— Start of PAGE EXTRACT —

The Fed is now factoring AI into interest rate decisions, marking a major policy shift

Markets 2025-12-24 09:59

Top officials at the Federal Reserve are now taking into account how artificial intelligence might boost worker output as they map out future economic conditions, a shift that could reshape how the central bank approaches interest rates and employment targets.

Fed Chair Jerome Powell touched on this issue during his press briefing in December. Looking back at previous technology waves, he noted that past innovations brought more jobs and better pay despite initial concerns. However, he said the outcome with AI remains unknown.

Research suggests these new AI tools, especially those that generate content, could significantly change both how much workers produce and the makeup of the job market itself. Two economists studying this issue created different models to see what might happen. Ping Wang from Washington University in St. Louis and Tsz-Nga Wong from the Richmond Federal Reserve Bank mapped out several possibilities.

Dramatic productivity scenarios take shape

Their most dramatic scenario assumes AI reaches full development over several decades. Under those conditions, about 23% of workers would lose their jobs, but those still working would produce three to four times more than they do now.

— End of PAGE EXTRACT —
— Start of SUPPLIED DATA —

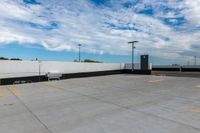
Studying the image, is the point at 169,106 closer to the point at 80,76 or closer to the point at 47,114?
the point at 47,114

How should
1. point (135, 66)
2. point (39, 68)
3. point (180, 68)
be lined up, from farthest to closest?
point (180, 68), point (135, 66), point (39, 68)

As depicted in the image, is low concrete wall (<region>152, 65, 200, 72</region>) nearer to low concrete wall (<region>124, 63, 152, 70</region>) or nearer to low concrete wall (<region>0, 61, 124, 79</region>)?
low concrete wall (<region>124, 63, 152, 70</region>)

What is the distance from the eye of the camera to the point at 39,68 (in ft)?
50.5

— End of SUPPLIED DATA —

* [PROBLEM DESCRIPTION] Using the Fed article above, decide whether each statement agrees with it: (a) Powell said the outcome with AI is already clear; (b) Ping Wang is from Washington University in St. Louis; (c) the most dramatic scenario has about 23% of workers losing their jobs. Give yes or no for each, with the deciding words of the article quoted.

* [COMPLETED EXERCISE]
(a) No: "he said the outcome with AI remains unknown."
(b) Yes: "Ping Wang from Washington University in St. Louis"
(c) Yes: "about 23% of workers would lose their jobs"